La viperina lengua presidencial también ha tocado a la sociedad civil, como si fuera el enemigo público número uno: padres y madres de familia de niñas y niños con cáncer acusados de golpistas, organizaciones de la sociedad civil tachadas de conservadoras y corruptas, marchas multitudinarias detrás de las cuales se ven siniestras mentes conspiradoras, movimientos de médicos y enfermeras silenciados, activistas ambientales denostados, defensoras y defensores de derechos humanos  tildados de sediciosos y madres buscadoras que no son recibidas por quien se dice humanista.

La ola de destrucción institucional ha acompañado a los mares de violencia que inundan al país. Un aeropuerto de clase mundial fue cancelado ilegalmente y desmantelado arteramente. Instituciones funcionales al Estado han desaparecido, como el Instituto Nacional para la Evaluación de la Educación o han sido asaltadas desde el poder palaciego como la Comisión Nacional de los Derechos Humanos, el Instituto Nacional Electoral o el Tribunal Electoral del Poder Judicial de la Federación. Y qué decir del Poder Judicial, gran villano, a decir de la Cuarta Transformación, cuyo proyecto de desmantelamiento ya está en marcha.

Una vez iniciado el nuevo periodo de sesiones, el Congreso de la Unión recibirá un paquete de reformas al parecer menores.

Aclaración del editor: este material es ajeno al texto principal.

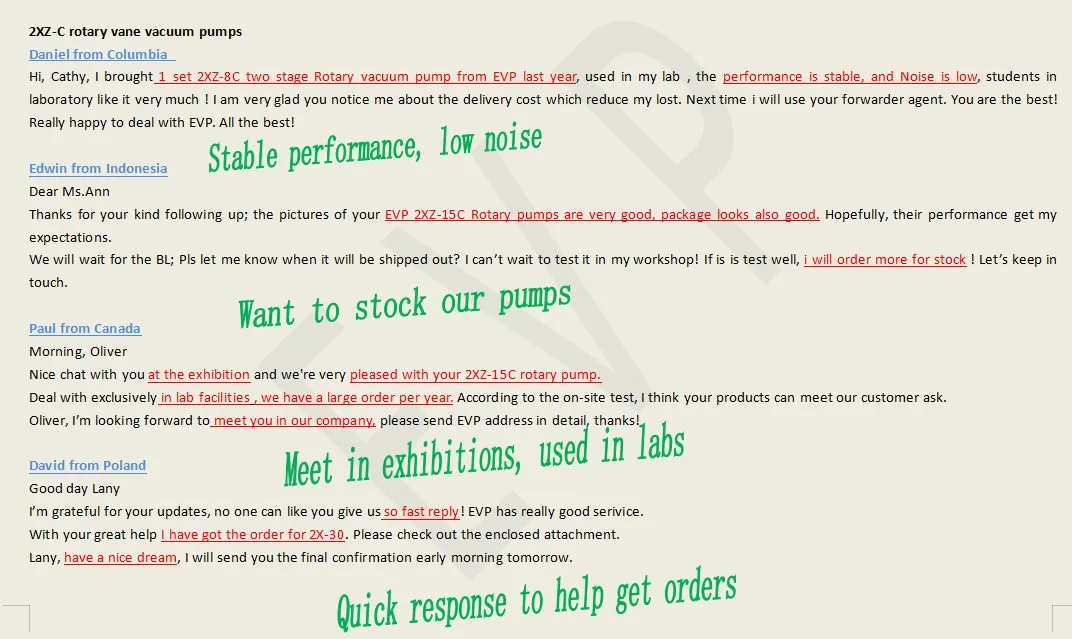 2XZ-C rotary vane vacuum pumps

Daniel from Columbia

Hi, Cathy, I brought 1 set 2XZ-8C two stage Rotary vacuum pump from EVP last year, used in my lab , the performance is stable, and Noise is low, students in laboratory like it very much ! I am very glad you notice me about the delivery cost which reduce my lost. Next time i will use your forwarder agent. You are the best! Really happy to deal with EVP. All the best!

Stable performance, low noise

Edwin from Indonesia

Dear Ms.Ann

Thanks for your kind following up; the pictures of your EVP 2XZ-15C Rotary pumps are very good, package looks also good. Hopefully, their performance get my expectations.

We will wait for the BL; Pls let me know when it will be shipped out? I can't wait to test it in my workshop! If is is test well, i will order more for stock ! Let's keep in touch.

Want to stock our pumps

Paul from Canada

Morning, Oliver

Nice chat with you at the exhibition and we're very pleased with your 2XZ-15C rotary pump.

Deal with exclusively in lab facilities , we have a large order per year. According to the on-site test, I think your products can meet our customer ask.

Oliver, I'm looking forward to meet you in our company, please send EVP address in detail, thanks!

Meet in exhibitions, used in labs

David from Poland

Good day Lany

I'm grateful for your updates, no one can like you give us so fast reply! EVP has really good serivice.

With your great help I have got the order for 2X-30. Please check out the enclosed attachment.

Lany, have a nice dream, I will send you the final confirmation early morning tomorrow.

Quick response to help get orders

EVP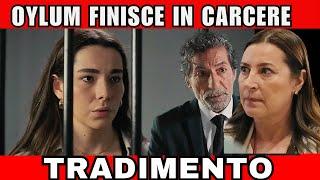 OYLUM FINISCE IN CARCERE

TRADIMENTO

La gran reforma al Poder Judicial, que destruiría sus capacidades y lo politizaría, quedaría reservada para ser presentada en la siguiente Legislatura, en la que el presidente ha anunciado que irán por la mayoría absoluta en ambas Cámaras. Si esto sucediera, la reforma al Poder Judicial palidecería ante el proyecto de una nueva Constitución que destruiría instituciones y acabaría con nuestro sistema democrático que es base de nuestras actuales libertades.

La autora es senadora por Baja California y presidenta de la Comisión de Relaciones Exteriores América del Norte.